October 22, 1998

After Pinochet, what about Castro? ask Cuban Americans

By Angus MacSwan

MIAMI, Oct 21 (Reuters) - Inspired by the arrest of former Chilean dictator Augusto Pinochet, right-wing Cuban Americans in Miami are demanding ``What about Castro?'' and say they want Cuba's communist ruler arrested too.

In a city whose Cuban population is obsessed by Fidel Castro and dreams of his downfall, news of Pinochet's arrest has been seized upon as a fine opportunity for yet another attack on the Cuban leader.

``Demands for Castro arrest, like Pinochet,'' trumpeted El Nuevo Herald Spanish-language newspaper in a front-page banner headline on Wednesday, accompanied by large photographs of the two men.

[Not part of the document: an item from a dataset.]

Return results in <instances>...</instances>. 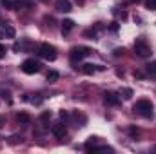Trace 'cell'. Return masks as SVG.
<instances>
[{"label": "cell", "instance_id": "cell-12", "mask_svg": "<svg viewBox=\"0 0 156 154\" xmlns=\"http://www.w3.org/2000/svg\"><path fill=\"white\" fill-rule=\"evenodd\" d=\"M16 121H18L20 125H27V123L31 121V118H29L27 113H18V114H16Z\"/></svg>", "mask_w": 156, "mask_h": 154}, {"label": "cell", "instance_id": "cell-31", "mask_svg": "<svg viewBox=\"0 0 156 154\" xmlns=\"http://www.w3.org/2000/svg\"><path fill=\"white\" fill-rule=\"evenodd\" d=\"M76 2H78V4H83V0H76Z\"/></svg>", "mask_w": 156, "mask_h": 154}, {"label": "cell", "instance_id": "cell-11", "mask_svg": "<svg viewBox=\"0 0 156 154\" xmlns=\"http://www.w3.org/2000/svg\"><path fill=\"white\" fill-rule=\"evenodd\" d=\"M96 143H98V138H93V136H91V138L87 140V143H85V151H87V152H91V151L94 152V149H96Z\"/></svg>", "mask_w": 156, "mask_h": 154}, {"label": "cell", "instance_id": "cell-30", "mask_svg": "<svg viewBox=\"0 0 156 154\" xmlns=\"http://www.w3.org/2000/svg\"><path fill=\"white\" fill-rule=\"evenodd\" d=\"M127 2H129V4H138L140 0H127Z\"/></svg>", "mask_w": 156, "mask_h": 154}, {"label": "cell", "instance_id": "cell-21", "mask_svg": "<svg viewBox=\"0 0 156 154\" xmlns=\"http://www.w3.org/2000/svg\"><path fill=\"white\" fill-rule=\"evenodd\" d=\"M118 29H120V24H116V22H113V24L109 26V31H111V33H118Z\"/></svg>", "mask_w": 156, "mask_h": 154}, {"label": "cell", "instance_id": "cell-17", "mask_svg": "<svg viewBox=\"0 0 156 154\" xmlns=\"http://www.w3.org/2000/svg\"><path fill=\"white\" fill-rule=\"evenodd\" d=\"M145 71H147L149 75H156V60L154 62H151L149 65H145Z\"/></svg>", "mask_w": 156, "mask_h": 154}, {"label": "cell", "instance_id": "cell-10", "mask_svg": "<svg viewBox=\"0 0 156 154\" xmlns=\"http://www.w3.org/2000/svg\"><path fill=\"white\" fill-rule=\"evenodd\" d=\"M82 73L87 75V76H91V75L96 73V65H93V64H83V65H82Z\"/></svg>", "mask_w": 156, "mask_h": 154}, {"label": "cell", "instance_id": "cell-20", "mask_svg": "<svg viewBox=\"0 0 156 154\" xmlns=\"http://www.w3.org/2000/svg\"><path fill=\"white\" fill-rule=\"evenodd\" d=\"M145 7L151 11H156V0H145Z\"/></svg>", "mask_w": 156, "mask_h": 154}, {"label": "cell", "instance_id": "cell-15", "mask_svg": "<svg viewBox=\"0 0 156 154\" xmlns=\"http://www.w3.org/2000/svg\"><path fill=\"white\" fill-rule=\"evenodd\" d=\"M58 76H60V75H58L56 71H49V73H47V82H49V83H55V82L58 80Z\"/></svg>", "mask_w": 156, "mask_h": 154}, {"label": "cell", "instance_id": "cell-26", "mask_svg": "<svg viewBox=\"0 0 156 154\" xmlns=\"http://www.w3.org/2000/svg\"><path fill=\"white\" fill-rule=\"evenodd\" d=\"M60 118H62V120H67V118H69V113H67V111H60Z\"/></svg>", "mask_w": 156, "mask_h": 154}, {"label": "cell", "instance_id": "cell-28", "mask_svg": "<svg viewBox=\"0 0 156 154\" xmlns=\"http://www.w3.org/2000/svg\"><path fill=\"white\" fill-rule=\"evenodd\" d=\"M42 102H44L42 98H33V100H31V103H35V105H40Z\"/></svg>", "mask_w": 156, "mask_h": 154}, {"label": "cell", "instance_id": "cell-13", "mask_svg": "<svg viewBox=\"0 0 156 154\" xmlns=\"http://www.w3.org/2000/svg\"><path fill=\"white\" fill-rule=\"evenodd\" d=\"M120 94L123 96V100H131V98H133V89H129V87H123V89L120 91Z\"/></svg>", "mask_w": 156, "mask_h": 154}, {"label": "cell", "instance_id": "cell-2", "mask_svg": "<svg viewBox=\"0 0 156 154\" xmlns=\"http://www.w3.org/2000/svg\"><path fill=\"white\" fill-rule=\"evenodd\" d=\"M134 53H136L140 58H147V56H151V47H149L147 40L144 38V37H138V38L134 40Z\"/></svg>", "mask_w": 156, "mask_h": 154}, {"label": "cell", "instance_id": "cell-5", "mask_svg": "<svg viewBox=\"0 0 156 154\" xmlns=\"http://www.w3.org/2000/svg\"><path fill=\"white\" fill-rule=\"evenodd\" d=\"M89 54H93V51H91L89 47H73V49L69 51V58H71L73 64L80 62L83 56H89Z\"/></svg>", "mask_w": 156, "mask_h": 154}, {"label": "cell", "instance_id": "cell-14", "mask_svg": "<svg viewBox=\"0 0 156 154\" xmlns=\"http://www.w3.org/2000/svg\"><path fill=\"white\" fill-rule=\"evenodd\" d=\"M2 29H4V33H5L9 38H15V29H13L11 26H5V24H2Z\"/></svg>", "mask_w": 156, "mask_h": 154}, {"label": "cell", "instance_id": "cell-16", "mask_svg": "<svg viewBox=\"0 0 156 154\" xmlns=\"http://www.w3.org/2000/svg\"><path fill=\"white\" fill-rule=\"evenodd\" d=\"M96 31H98L96 27H94V29H87V31L83 33V37H85V38H91V40H96Z\"/></svg>", "mask_w": 156, "mask_h": 154}, {"label": "cell", "instance_id": "cell-4", "mask_svg": "<svg viewBox=\"0 0 156 154\" xmlns=\"http://www.w3.org/2000/svg\"><path fill=\"white\" fill-rule=\"evenodd\" d=\"M38 54L44 58V60L53 62V60H56V47L51 45V44H42L40 49H38Z\"/></svg>", "mask_w": 156, "mask_h": 154}, {"label": "cell", "instance_id": "cell-18", "mask_svg": "<svg viewBox=\"0 0 156 154\" xmlns=\"http://www.w3.org/2000/svg\"><path fill=\"white\" fill-rule=\"evenodd\" d=\"M2 5L5 9H13L15 11V0H2Z\"/></svg>", "mask_w": 156, "mask_h": 154}, {"label": "cell", "instance_id": "cell-23", "mask_svg": "<svg viewBox=\"0 0 156 154\" xmlns=\"http://www.w3.org/2000/svg\"><path fill=\"white\" fill-rule=\"evenodd\" d=\"M18 142H22L20 136H11V138H9V143H11V145H15V143H18Z\"/></svg>", "mask_w": 156, "mask_h": 154}, {"label": "cell", "instance_id": "cell-27", "mask_svg": "<svg viewBox=\"0 0 156 154\" xmlns=\"http://www.w3.org/2000/svg\"><path fill=\"white\" fill-rule=\"evenodd\" d=\"M125 53V49L122 47V49H115V56H120V54H123Z\"/></svg>", "mask_w": 156, "mask_h": 154}, {"label": "cell", "instance_id": "cell-9", "mask_svg": "<svg viewBox=\"0 0 156 154\" xmlns=\"http://www.w3.org/2000/svg\"><path fill=\"white\" fill-rule=\"evenodd\" d=\"M73 27H75V22H73L71 18H66V20H62V33H69Z\"/></svg>", "mask_w": 156, "mask_h": 154}, {"label": "cell", "instance_id": "cell-1", "mask_svg": "<svg viewBox=\"0 0 156 154\" xmlns=\"http://www.w3.org/2000/svg\"><path fill=\"white\" fill-rule=\"evenodd\" d=\"M153 103L149 102V100H138L136 103H134V111L138 113L140 116H144V118H153L154 113H153Z\"/></svg>", "mask_w": 156, "mask_h": 154}, {"label": "cell", "instance_id": "cell-32", "mask_svg": "<svg viewBox=\"0 0 156 154\" xmlns=\"http://www.w3.org/2000/svg\"><path fill=\"white\" fill-rule=\"evenodd\" d=\"M154 151H156V147H154Z\"/></svg>", "mask_w": 156, "mask_h": 154}, {"label": "cell", "instance_id": "cell-3", "mask_svg": "<svg viewBox=\"0 0 156 154\" xmlns=\"http://www.w3.org/2000/svg\"><path fill=\"white\" fill-rule=\"evenodd\" d=\"M40 67H42V64H40L38 60H35V58H27V60H24L22 65H20V69H22L26 75H35V73H38Z\"/></svg>", "mask_w": 156, "mask_h": 154}, {"label": "cell", "instance_id": "cell-7", "mask_svg": "<svg viewBox=\"0 0 156 154\" xmlns=\"http://www.w3.org/2000/svg\"><path fill=\"white\" fill-rule=\"evenodd\" d=\"M55 7H56V11H60V13H69L73 5H71L69 0H56V2H55Z\"/></svg>", "mask_w": 156, "mask_h": 154}, {"label": "cell", "instance_id": "cell-22", "mask_svg": "<svg viewBox=\"0 0 156 154\" xmlns=\"http://www.w3.org/2000/svg\"><path fill=\"white\" fill-rule=\"evenodd\" d=\"M129 134H131L133 138H134V136H138V129H136L134 125H131V127H129Z\"/></svg>", "mask_w": 156, "mask_h": 154}, {"label": "cell", "instance_id": "cell-25", "mask_svg": "<svg viewBox=\"0 0 156 154\" xmlns=\"http://www.w3.org/2000/svg\"><path fill=\"white\" fill-rule=\"evenodd\" d=\"M134 78H140L142 80V78H145V73L144 71H134Z\"/></svg>", "mask_w": 156, "mask_h": 154}, {"label": "cell", "instance_id": "cell-19", "mask_svg": "<svg viewBox=\"0 0 156 154\" xmlns=\"http://www.w3.org/2000/svg\"><path fill=\"white\" fill-rule=\"evenodd\" d=\"M49 118H51V111H44V113L40 114V121H42V123H45Z\"/></svg>", "mask_w": 156, "mask_h": 154}, {"label": "cell", "instance_id": "cell-6", "mask_svg": "<svg viewBox=\"0 0 156 154\" xmlns=\"http://www.w3.org/2000/svg\"><path fill=\"white\" fill-rule=\"evenodd\" d=\"M104 102L107 103V105H118L120 103V96H118L116 93H113V91H107L105 94H104Z\"/></svg>", "mask_w": 156, "mask_h": 154}, {"label": "cell", "instance_id": "cell-29", "mask_svg": "<svg viewBox=\"0 0 156 154\" xmlns=\"http://www.w3.org/2000/svg\"><path fill=\"white\" fill-rule=\"evenodd\" d=\"M4 123H5V120H4V116H0V127H4Z\"/></svg>", "mask_w": 156, "mask_h": 154}, {"label": "cell", "instance_id": "cell-24", "mask_svg": "<svg viewBox=\"0 0 156 154\" xmlns=\"http://www.w3.org/2000/svg\"><path fill=\"white\" fill-rule=\"evenodd\" d=\"M5 53H7L5 45H4V44H0V58H4V56H5Z\"/></svg>", "mask_w": 156, "mask_h": 154}, {"label": "cell", "instance_id": "cell-8", "mask_svg": "<svg viewBox=\"0 0 156 154\" xmlns=\"http://www.w3.org/2000/svg\"><path fill=\"white\" fill-rule=\"evenodd\" d=\"M53 134H55L58 140H62V138L67 134V129H66V125H62V123H58V125H53Z\"/></svg>", "mask_w": 156, "mask_h": 154}]
</instances>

The main exile organisation, the Cuban American National Foundation (CANF), said it was looking at ways to bring a lawsuit against the Cuban president.

Cuban American politicians demanded the U.S. government act against him. And newspaper columnists compared the alleged crimes of the two strongmen from opposite ends of the ideological spectrum.

Pinochet, who seized power in a bloody military coup in 1973 and ruled for 17 years, was arrested in London last week pending an extradition request from a Spanish judge on charges relating to the Chilean military's campaign of repression.

Castro was in Portugal at the time of the arrest, attending an Ibero-American Summit. The 72-year-old revolutionary, who has ruled Cuba since his guerrilla army's victory in 1959, declared himself ``very interested'' in the news.

``The ghosts of (Pinochet's) vicious past had returned to haunt him...but the ghosts of Castro's violence could not be heard. They were upstaged by the continuous fanfare that surrounds him,'' complained Miami Herald columnist Liz Balmaseda.

Florida Republicans Lincoln Diaz-Balart and Ileana Ros-Lehtinen, both Cuban Americans, headed a group of eight congressmen asking the U.S. government to indict Castro immediately.

Diaz-Balart said in a statement that in light of Pinochet's arrest, ``an indictment of Fidel Castro is clearly in order given his responsibility for tens of thousands of deaths in Cuba, Central America and elsewhere, his training, financing and support of terrorism, and his participation in narcotrafficking (drug-trafficking).''

The statement noted that three of four people killed when Cuban jets shot down two planes of the Brothers to the Rescue exile group over the Florida Straits in February 1996 were Americans.

While Cuban Americans critics often accuse Castro of a range of crimes, even strong critics such as the U.S.

government have not accused him of mass killings. But in the months after his revolution several hundred supporters of former dictator Fulgencio Batista were shot by firing squad.

Ros-Lehtinen, in a separate statement, accused the administration of U.S. President Bill Clinton of ``kowtowing to Castro and his foreign supporters.'' She demanded the U.S.

government call for the setting up of an international tribunal to try Castro.

Ninoska Perez, spokeswoman for the Cuban American National Foundation, said the influential organisation was assembling a a legal team to make a case against Castro in U.S. courts.

``Castro is responsible for the same crimes as Pinochet -- genocide, missing persons, killings,'' Perez told Reuters.

``Certainly what they have done to Pinochet, they should to Castro. He has been in power for 40 years and has not been held accountable for his crimes.''

Many Cuban Americans, their political beliefs forged amid the tensions of the Cold War, are sympathetic to Pinochet, 82.

Salvador Allende, the elected Chilean president who died in Pinochet's coup, was a friend of Castro and was taking his country down a Socialist path that his opponents feared would make it another Cuba.

El Nuevo Herald and the Miami Herald both reprinted in Wednesday editions a Wall Street Journal editorial which hailed Pinochet as Chile's saviour, poured scorn on Allende and blamed Castro for spurring on brutal military dictatorships in Latin America through his efforts to spread the revolution.